I have entered the land of enchantment and now have a license to practice law in New Mexico! I have been handling cases there for a few years through local counsel, so I decided to obtain my license. New Mexico has some good laws for policyholders, including the ability to sue both the insurance company and the adjusters that worked on the claim.
The Unfair Practices Act1 provides for an award of treble damages plus attorney fees and costs:
B. Any person who suffers any loss of money or property, real or personal, as a result of any employment by another person of a method, act or practice declared unlawful by the Unfair Practices Act [ 57-12-1 NMSA 1978] may bring an action to recover actual damages or the sum of one hundred dollars ($100), whichever is greater. Where the trier of fact finds that the party charged with an unfair or deceptive trade practice or an unconscionable trade practice has willfully engaged in the trade practice, the court may award up to three times actual damages or three hundred dollars ($300), whichever is greater, to the party complaining of the practice.
C. The court shall award attorney fees and costs to the party complaining of an unfair or deceptive trade practice or unconscionable trade practice if the party prevails. The court shall award attorney fees and costs to the party charged with an unfair or deceptive trade practice or an unconscionable trade practice if it finds that the party complaining of such trade practice brought an action that was groundless.
D. The relief provided in this section is in addition to remedies otherwise available against the same conduct under the common law or other statutes of this state.
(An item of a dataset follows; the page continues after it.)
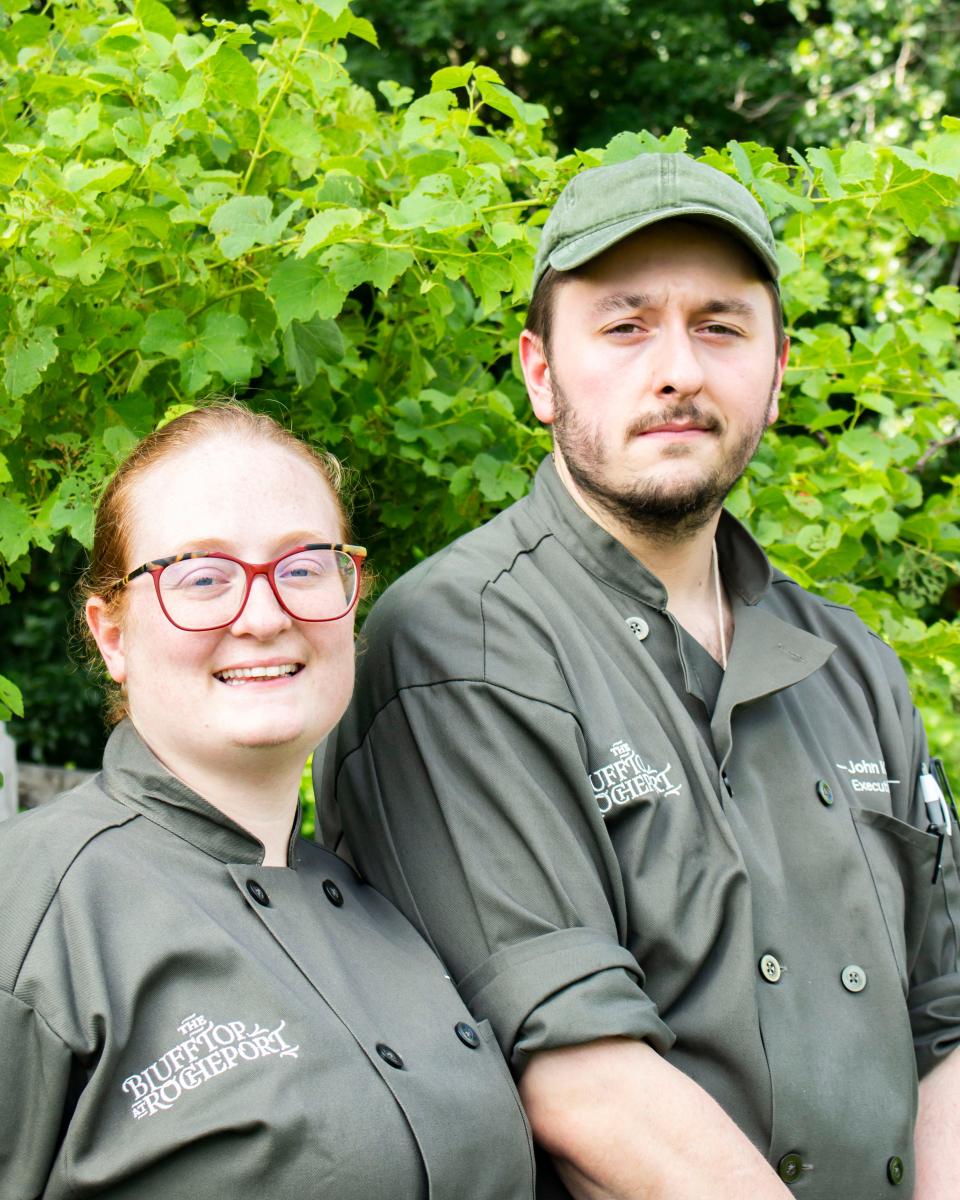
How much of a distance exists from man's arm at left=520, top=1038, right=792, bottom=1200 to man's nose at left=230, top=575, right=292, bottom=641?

In sum, the New Mexico Unfair Trade Practices Act prohibits “[u]nfair or deceptive trade practices and unconscionable trade practices.”2 To prove a violation of the Act, a policyholder must prove, among other things, that the insurance company “knowingly” made a false, misleading, or deceptive representation. A policyholder may bring claims under both the Unfair Insurance Practices Act and the Unfair Trade Practices Act.3
This Act provides for some fun deposition questions. The adjusters usually are very unaware of the fact that they are being sued, believe that they are being fully and equally defended by the insurance company’s attorney and have no clue that they can be on the hook to pay for damages. New Mexico has joint and several liability, meaning a policyholder can collect all of the damages from any defendant. I’ve not deposed an adjuster yet that had any idea about this prior to me telling him/her at deposition. Can you imagine being on the hook for thousands of dollars because your employer failed to pay a claim, or failed to properly hire and train adjusters? Talk about your bad day at work… but a good day for policyholders!
I had to travel to Santa Fe to be sworn in at the Supreme Court building. Here is a photo of me when I took my oath:
1 Unfair Practices Act [ 57-12-1 NMSA 1978].
2 N.M. Stat. Ann. § -18- 57-12-3; see generally id. §§ 57-12-1 to 57-12-16.
3 New Mexico Life Ins. Guar. Ass’n v. Quinn & Co., Inc., 809 P.2d 1278, 1290 (N.M. 1991).